One hundred years ago, in 1923, we became the University of New Hampshire. It’s interesting to look back 100 years ago, and to consider how far we have come.

Although our founding mission remained, the state law that recognized us as a university added a clause stating that we would “prosecute such researches as may be necessary and desirable in the education of youth and the advancement and the development of the arts, the sciences and the industries.”

I should immediately note that “prosecute such researches” means to carry out research. Nobody actually wanted to prosecute researchers, at least as far as I know.

But what did it mean to officially recognize research as part of our mission – and to expand the scope of our education more broadly in the sciences and the arts?

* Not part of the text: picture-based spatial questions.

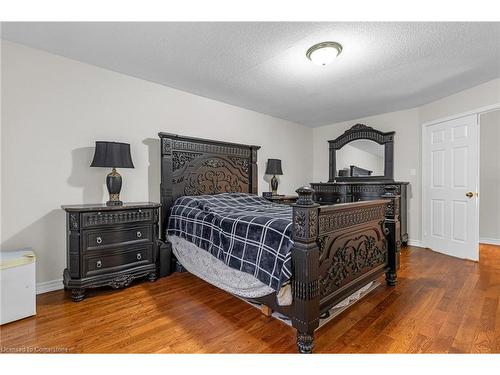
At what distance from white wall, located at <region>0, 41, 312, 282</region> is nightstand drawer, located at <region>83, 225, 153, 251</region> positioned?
0.46 meters

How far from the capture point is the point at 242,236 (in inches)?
74.8

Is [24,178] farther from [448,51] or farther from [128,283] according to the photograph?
[448,51]

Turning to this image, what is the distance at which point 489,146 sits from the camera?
4.30m

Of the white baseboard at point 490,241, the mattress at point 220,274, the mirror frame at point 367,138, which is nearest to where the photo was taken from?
the mattress at point 220,274

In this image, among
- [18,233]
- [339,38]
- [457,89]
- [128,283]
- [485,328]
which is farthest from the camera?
[457,89]

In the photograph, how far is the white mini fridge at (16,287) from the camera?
1782mm

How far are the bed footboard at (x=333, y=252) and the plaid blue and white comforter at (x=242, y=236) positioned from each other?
4.3 inches

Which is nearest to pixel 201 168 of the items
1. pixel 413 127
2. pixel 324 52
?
pixel 324 52

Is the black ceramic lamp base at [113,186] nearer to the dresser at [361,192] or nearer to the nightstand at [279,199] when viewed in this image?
the nightstand at [279,199]

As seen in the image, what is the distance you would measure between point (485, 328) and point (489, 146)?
13.2 ft

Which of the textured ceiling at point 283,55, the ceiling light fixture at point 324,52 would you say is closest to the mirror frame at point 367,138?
the textured ceiling at point 283,55

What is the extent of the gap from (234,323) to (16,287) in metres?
1.67
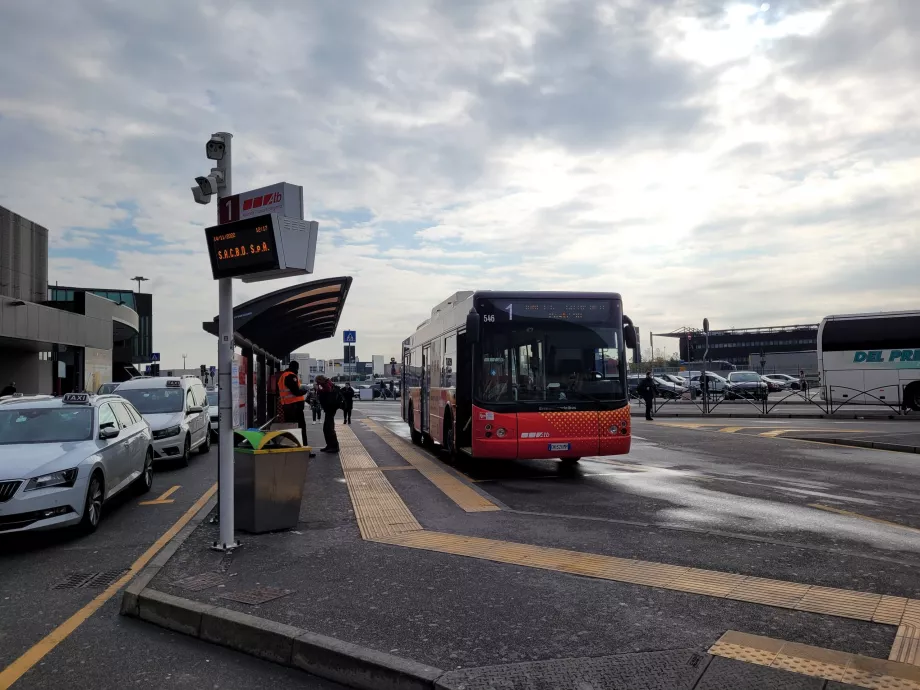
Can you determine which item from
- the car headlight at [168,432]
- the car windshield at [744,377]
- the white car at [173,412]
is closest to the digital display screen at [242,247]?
the white car at [173,412]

In short, it was an enhancement of our calling.

  • It meant that we made a deeper, broader, more enduring commitment to expanding the excellence of our undergraduate and graduate education.

  • It allowed us to fully embrace a diverse and growing number of disciplines.

  • It directed us to pursue the highest levels of excellence in our research, and in the quality of the faculty and staff that we attracted.

  • It challenged us to create new and innovative solutions to the biggest challenges facing New Hampshire as well our nation and the world.  

Our mission as a university has served us well ever since. It has guided and united us through eras of tremendous turmoil and change:

  • The Great Depression, several recessions, two world wars and other conflicts.

  • The vital, and as yet unfinished, fights for civil rights, equality and justice.

  • More recently, the COVID-19 pandemic. Although we are not out of the woods yet, our successful response reflects the proud tradition of innovation and compassion across our community.


As 2023 begins, UNH and the nation’s higher education institutions are confronting unprecedented and existential challenges. Headwinds that are causing many to question the relevance, value and sustainability of higher education institutions.

I don’t imagine that they are new to you…

  1. Demographics – The nation’s college-going population is expected to drop roughly 15 percent from 2025-2029. And the Northeast will be one of the hardest hit regions.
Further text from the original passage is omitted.